BY DOUG IRELAND | Ali Hili, the 33-year-old gay Iraqi exile who is the founder and coordinator of Iraqi LGBT, which has members, supporters, and informants throughout Iraq, told Gay City News this week by telephone from London, “New reports tell us that the seven gay men were arrested by the police in the cities of Karbala, Najaf, Basra, and Ammara, and no one has been able to obtain any news of them since December 2.”

Hili said the men – named Hussein, Mawla, Najim, Haydar, Khalid, Basim, and Rasool – are all presumed dead, but their last names cannot be published on the slight chance that one or more of them might still be alive. He added that three transgendered Iraqis also disappeared last month in different parts of Iraq “after receiving multiple threats of death if they didn’t move out of the neighborhoods where they lived.”

“The situation is getting worse day by day, and most of our group’s members and contacts inside Iraq are so afraid that even talking about the situation of Iraqi LGBT people over the phone or through chat rooms on the Internet is something they’re too scared to do,” Hili said. “Most of the gay community are using secret code words to mislead authorities about their locations, identities, and activities when speaking on the phone or communicating in chat rooms.”

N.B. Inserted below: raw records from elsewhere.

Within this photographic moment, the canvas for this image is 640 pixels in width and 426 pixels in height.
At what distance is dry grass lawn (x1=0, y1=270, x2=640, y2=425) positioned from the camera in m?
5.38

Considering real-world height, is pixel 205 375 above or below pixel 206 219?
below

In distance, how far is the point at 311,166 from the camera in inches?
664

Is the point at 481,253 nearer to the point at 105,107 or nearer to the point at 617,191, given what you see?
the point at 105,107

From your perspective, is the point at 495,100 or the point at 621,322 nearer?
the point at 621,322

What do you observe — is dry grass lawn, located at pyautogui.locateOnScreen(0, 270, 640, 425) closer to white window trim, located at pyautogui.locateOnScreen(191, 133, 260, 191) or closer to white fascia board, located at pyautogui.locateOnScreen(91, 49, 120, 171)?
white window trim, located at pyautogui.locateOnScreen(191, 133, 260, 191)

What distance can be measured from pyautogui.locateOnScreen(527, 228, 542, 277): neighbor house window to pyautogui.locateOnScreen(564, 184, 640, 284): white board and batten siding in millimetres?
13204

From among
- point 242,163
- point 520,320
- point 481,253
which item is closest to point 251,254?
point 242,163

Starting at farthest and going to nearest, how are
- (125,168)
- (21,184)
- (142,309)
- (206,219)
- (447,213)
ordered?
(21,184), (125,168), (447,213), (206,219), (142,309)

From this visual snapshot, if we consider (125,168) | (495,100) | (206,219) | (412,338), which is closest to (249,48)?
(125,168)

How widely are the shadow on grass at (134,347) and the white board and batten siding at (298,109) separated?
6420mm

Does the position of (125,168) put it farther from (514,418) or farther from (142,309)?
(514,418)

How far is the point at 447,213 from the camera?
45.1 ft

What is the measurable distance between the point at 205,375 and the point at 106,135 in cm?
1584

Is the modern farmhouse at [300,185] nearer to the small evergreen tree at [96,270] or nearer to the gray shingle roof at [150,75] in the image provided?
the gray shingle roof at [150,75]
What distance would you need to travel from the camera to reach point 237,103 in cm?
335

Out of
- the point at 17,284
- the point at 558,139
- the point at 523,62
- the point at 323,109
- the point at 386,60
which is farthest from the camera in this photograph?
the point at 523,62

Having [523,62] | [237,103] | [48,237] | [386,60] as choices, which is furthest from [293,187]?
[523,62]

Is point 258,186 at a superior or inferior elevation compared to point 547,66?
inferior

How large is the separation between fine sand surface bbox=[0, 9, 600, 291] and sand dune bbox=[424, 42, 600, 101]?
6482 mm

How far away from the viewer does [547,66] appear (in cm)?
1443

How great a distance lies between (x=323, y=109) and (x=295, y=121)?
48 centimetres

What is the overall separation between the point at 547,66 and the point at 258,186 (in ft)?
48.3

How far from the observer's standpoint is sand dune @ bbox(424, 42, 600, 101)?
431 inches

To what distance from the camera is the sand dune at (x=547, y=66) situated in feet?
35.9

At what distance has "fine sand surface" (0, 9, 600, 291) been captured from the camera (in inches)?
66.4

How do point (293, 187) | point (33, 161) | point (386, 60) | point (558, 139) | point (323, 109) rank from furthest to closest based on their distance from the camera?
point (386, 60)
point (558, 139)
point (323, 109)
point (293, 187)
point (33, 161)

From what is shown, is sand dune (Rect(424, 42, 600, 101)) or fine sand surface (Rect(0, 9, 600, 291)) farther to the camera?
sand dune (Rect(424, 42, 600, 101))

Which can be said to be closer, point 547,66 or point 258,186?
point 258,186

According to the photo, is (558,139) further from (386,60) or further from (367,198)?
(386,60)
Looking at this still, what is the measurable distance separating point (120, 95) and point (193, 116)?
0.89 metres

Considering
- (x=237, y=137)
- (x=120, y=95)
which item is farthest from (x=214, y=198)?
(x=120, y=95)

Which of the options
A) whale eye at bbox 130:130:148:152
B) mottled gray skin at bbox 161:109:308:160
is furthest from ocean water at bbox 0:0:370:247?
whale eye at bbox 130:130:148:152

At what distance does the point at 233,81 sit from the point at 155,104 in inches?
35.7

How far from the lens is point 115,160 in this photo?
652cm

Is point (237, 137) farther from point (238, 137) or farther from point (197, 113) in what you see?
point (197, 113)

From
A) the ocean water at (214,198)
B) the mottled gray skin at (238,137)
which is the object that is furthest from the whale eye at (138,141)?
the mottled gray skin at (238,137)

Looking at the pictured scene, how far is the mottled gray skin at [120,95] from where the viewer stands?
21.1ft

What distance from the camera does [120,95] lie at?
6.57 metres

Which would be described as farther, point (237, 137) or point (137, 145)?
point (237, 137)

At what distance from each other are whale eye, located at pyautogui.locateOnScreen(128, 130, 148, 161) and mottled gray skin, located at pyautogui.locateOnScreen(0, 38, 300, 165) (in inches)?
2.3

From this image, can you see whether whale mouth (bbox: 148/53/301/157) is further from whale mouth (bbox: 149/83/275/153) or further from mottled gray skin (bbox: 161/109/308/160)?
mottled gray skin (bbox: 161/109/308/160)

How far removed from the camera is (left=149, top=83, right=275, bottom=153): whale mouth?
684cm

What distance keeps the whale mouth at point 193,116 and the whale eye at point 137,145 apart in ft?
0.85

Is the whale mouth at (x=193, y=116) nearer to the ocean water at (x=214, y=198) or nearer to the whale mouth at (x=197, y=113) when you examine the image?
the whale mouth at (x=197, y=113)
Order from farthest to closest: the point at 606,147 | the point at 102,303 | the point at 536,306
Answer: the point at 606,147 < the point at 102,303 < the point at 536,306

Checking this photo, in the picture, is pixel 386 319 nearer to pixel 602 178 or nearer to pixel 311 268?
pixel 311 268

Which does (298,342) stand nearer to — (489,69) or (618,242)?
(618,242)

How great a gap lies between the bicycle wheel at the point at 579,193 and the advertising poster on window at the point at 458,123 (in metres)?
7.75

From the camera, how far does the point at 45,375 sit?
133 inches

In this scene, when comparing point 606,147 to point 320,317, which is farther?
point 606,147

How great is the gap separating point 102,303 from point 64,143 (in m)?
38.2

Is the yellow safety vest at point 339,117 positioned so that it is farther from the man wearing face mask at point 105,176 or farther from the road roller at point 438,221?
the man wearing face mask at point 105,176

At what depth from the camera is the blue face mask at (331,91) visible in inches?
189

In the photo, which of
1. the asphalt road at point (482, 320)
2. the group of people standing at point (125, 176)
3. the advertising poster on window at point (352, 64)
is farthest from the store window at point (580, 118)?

Since its founding in November 2005 by Hili and 30 other exiled gay asylum-seekers in the UK, Iraqi LGBT has documented well over 400 separate cases of LGBT Iraqis who have been murdered by the death squads. Most of these killings have been the work of the Badr Corps, the armed militia of the Supreme Council for the Islamic Revolution in Iraq (SCIRI), the largest Shiite political formation and the core of the current US-backed government. The Badr-Corps’ spiritual guide, the 77-year-old Grand Ayatollah Ali al-Sistani, issued a death-to-all-gays fatwa in 2005.

Last year, the Badr Corps was integrated into the Iraqi Ministry of the Interior, and its anti-gay death squads now wear police uniforms, have full martial powers, and can carry out kidnappings and murders of LGBT Iraqis with impunity. This reporter has been chronicling the anti-gay murder campaign in the pages of this newspaper since early 2006, and links to previous articles on Iraq may be found at the bottom of the web version of this article atgaycitynews.com.

Also this week, Iraqi LGBT released a video of the muscular interrogation of a transgendered gay man by Iraqi police. “His name is Ali, but he was living his life as a woman, and was a member of our group,” Hili told Gay City News, “and was one of those who had been living in the safe house we ran in Basra for those threatened with death.”